The result is a bit like a training film for the USO, but it does help us appreciate how so many performers went above and beyond the call of duty. From the wonderful Andrews Sisters to magical Orson Welles, it is an eclectic revue. There is a particularly touching section in the middle, from Artur Rubinstein to a montage underscored by beautifully melancholy songs from Dinah Shore.
Of course to get to all this, you must wade through a negligible plot about a husband-and-wife dance team (George Raft and Vera Zorina) who split over one of those obnoxious movie misunderstanding as he wants to put all his efforts into entertaining the troops. The dialogue is pedantic, Zorina is a cold fish, and Raft is stiff - until he's dancing.

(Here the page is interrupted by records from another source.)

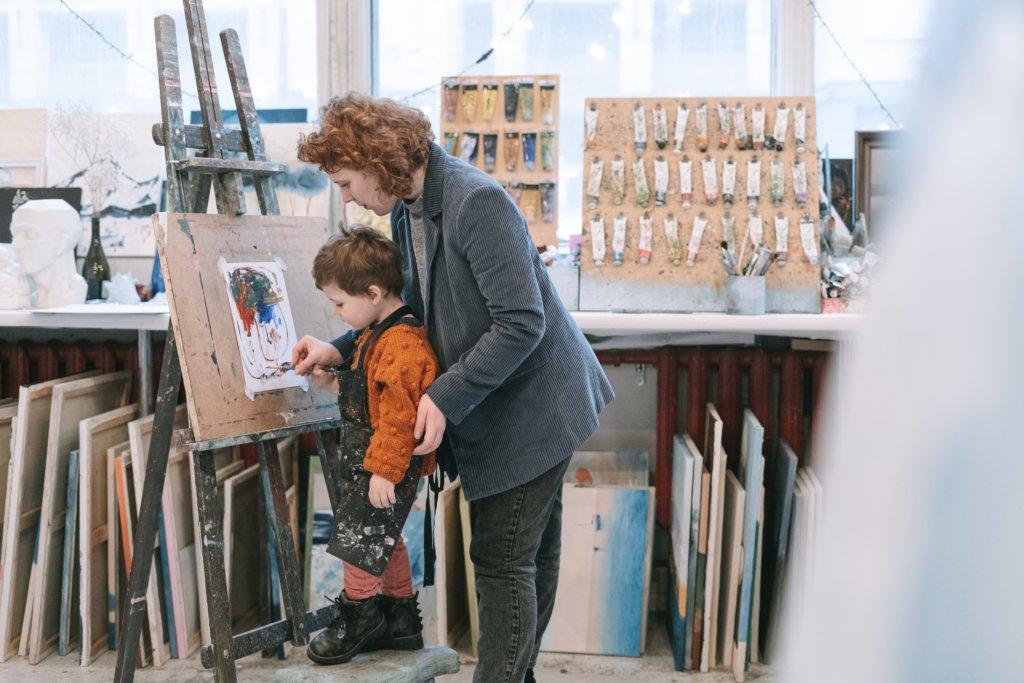 Woman teaching a little boy how to paint
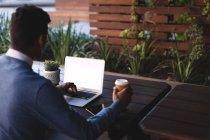 Empresario tomando café mientras usa laptop en cafetería en la oficina - foto de stock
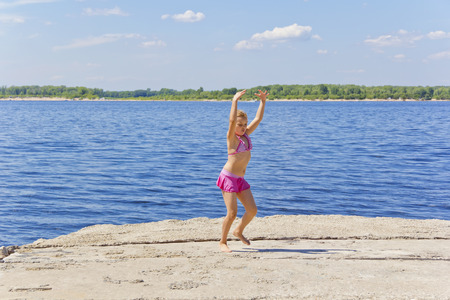 Dancing girl on the riverbank in pink swimsuit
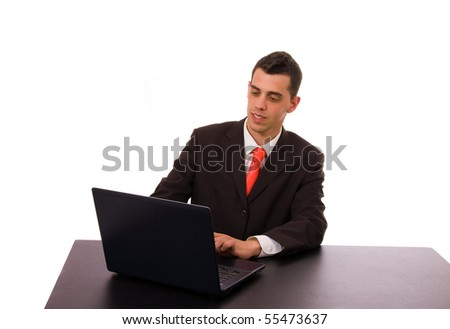 business man working on a laptop computer at the office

Though he seems to be enjoying himself ONLY when he's dancing, Raft had an emotional investment in the film. In real life, he was among the troop entertainers, and he had also been very close to Carole Lombard, who had died earlier engaged in exactly that work. Perhaps it was his personal tribute to her. He is in one of the best numbers of the film: Louis Jordan and his orchestra perform "Is You Is or Is You Ain't My Baby" and then accompany Raft as he dances "Sweet Georgia Brown" in the rain for a group of black soldiers. Though Raft was at his peak weight here, he was still nimble afoot.